*** DATA FOR THE TASK Section Begins ***
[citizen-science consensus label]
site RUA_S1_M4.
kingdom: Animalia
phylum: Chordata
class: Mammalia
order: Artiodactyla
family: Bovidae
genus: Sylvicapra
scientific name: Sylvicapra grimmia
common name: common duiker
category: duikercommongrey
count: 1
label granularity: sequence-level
*** DATA FOR THE TASK Section Ends ***
*** DATA FOR THE TASK Section Begins ***
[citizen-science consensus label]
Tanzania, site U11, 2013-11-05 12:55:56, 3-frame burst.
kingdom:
*** DATA FOR THE TASK Section Ends ***
*** DATA FOR THE TASK Section Begins ***
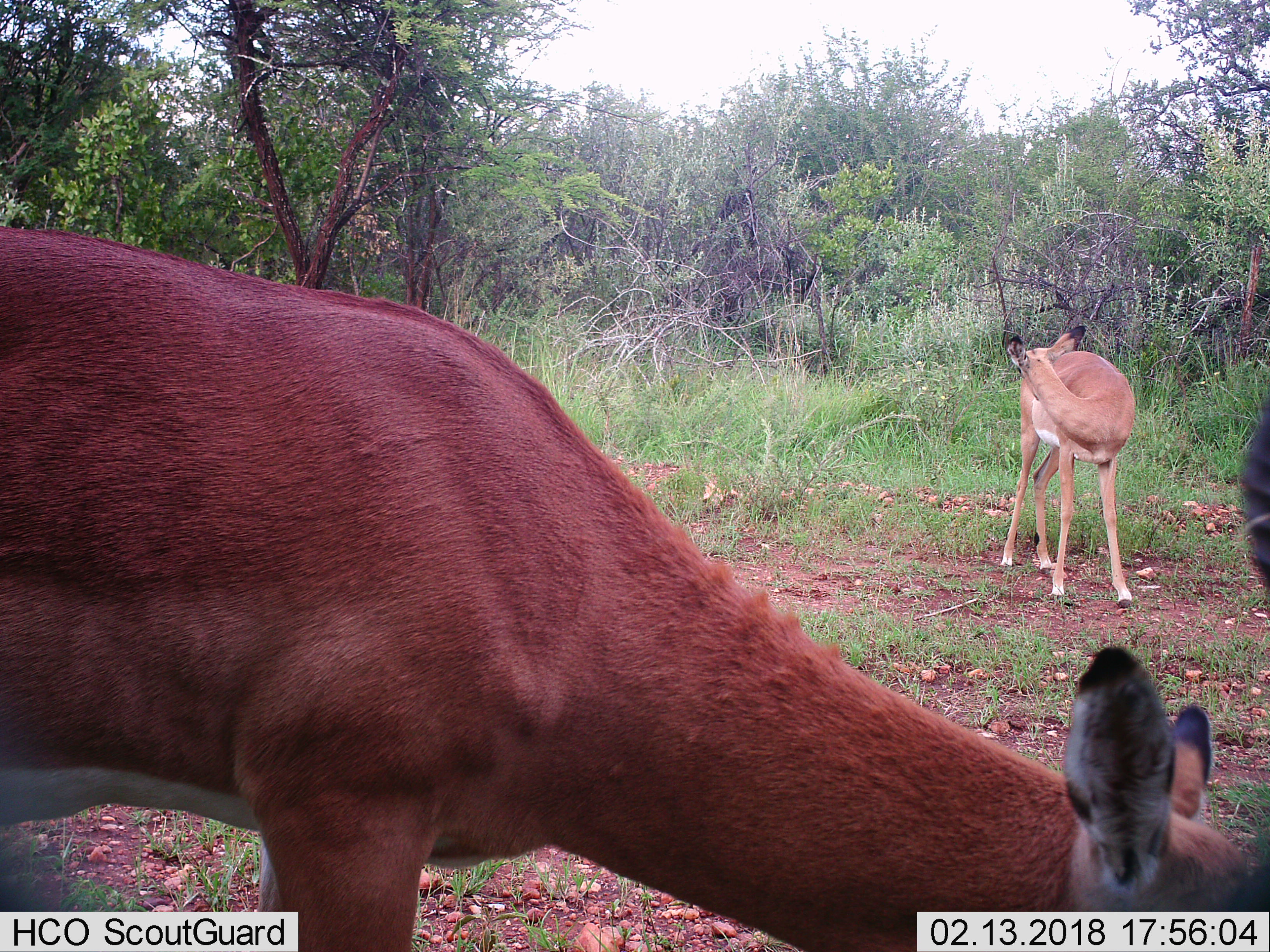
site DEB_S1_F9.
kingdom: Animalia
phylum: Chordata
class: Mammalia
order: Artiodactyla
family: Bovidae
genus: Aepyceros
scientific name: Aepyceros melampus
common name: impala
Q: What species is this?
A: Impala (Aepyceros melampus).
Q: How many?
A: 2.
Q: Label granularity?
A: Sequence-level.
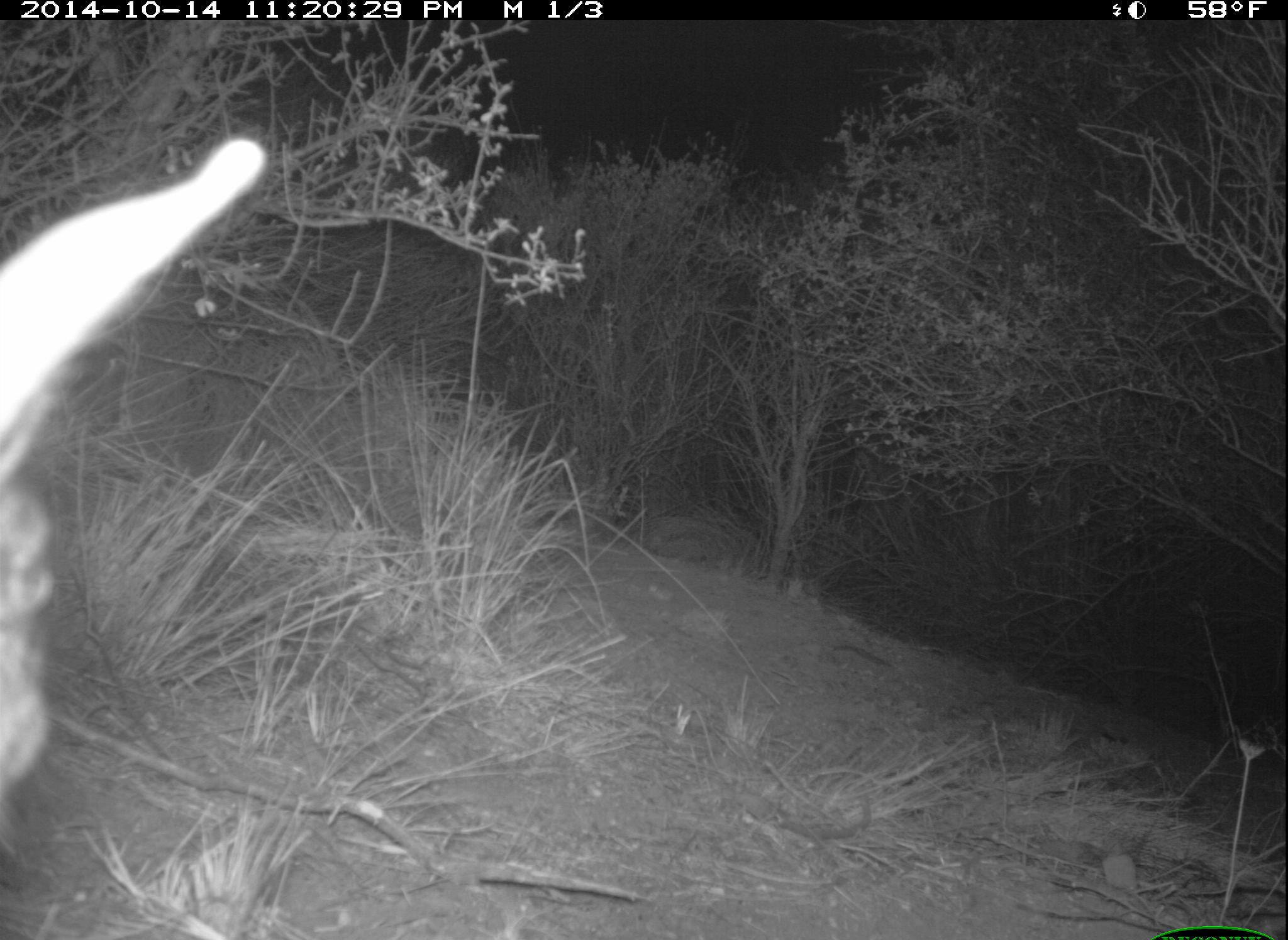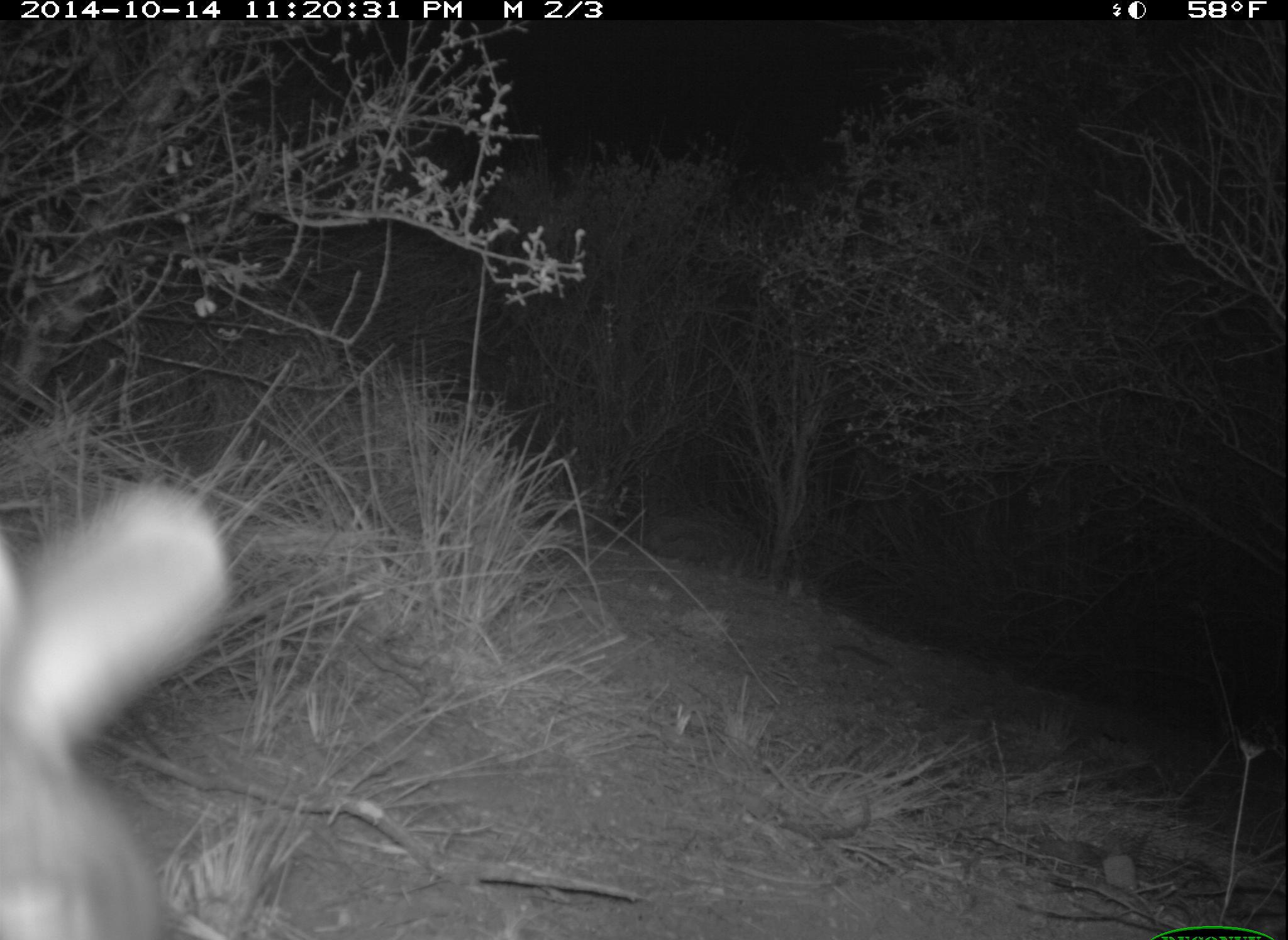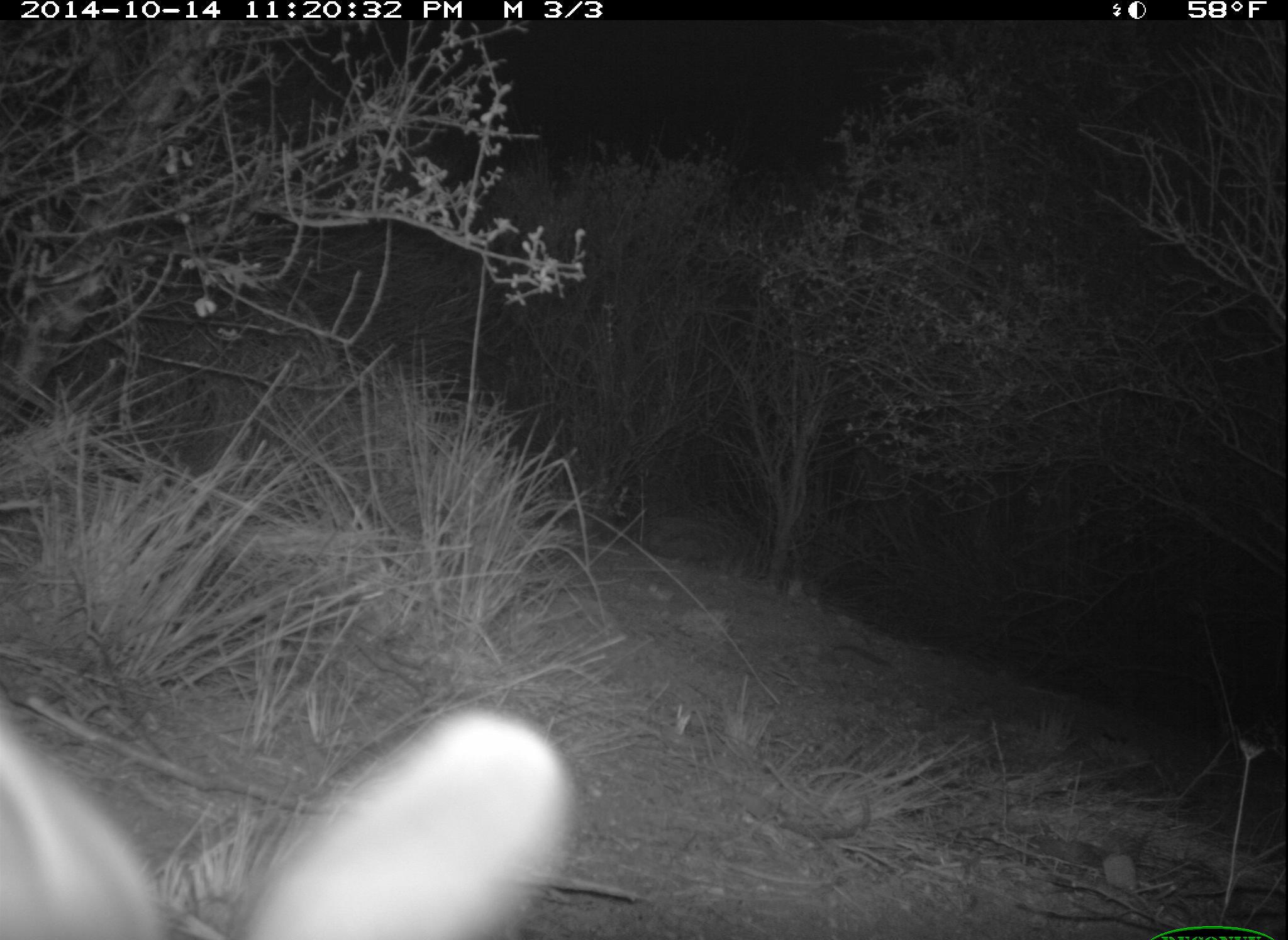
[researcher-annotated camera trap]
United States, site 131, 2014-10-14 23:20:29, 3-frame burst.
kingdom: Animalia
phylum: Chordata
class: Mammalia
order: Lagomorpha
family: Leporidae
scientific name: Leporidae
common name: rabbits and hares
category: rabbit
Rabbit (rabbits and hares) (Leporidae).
*** DATA FOR THE TASK Section Ends ***
→ REQUIRED WORK
The range runs from the line above containing "scientific name: Sylvicapra grimmia" to the line containing "label granularity: sequence-level", inclusive. Restate those lines word for word and no others.

→ REPLY TO THE EXERCISE
scientific name: Sylvicapra grimmia
common name: common duiker
category: duikercommongrey
count: 1
label granularity: sequence-level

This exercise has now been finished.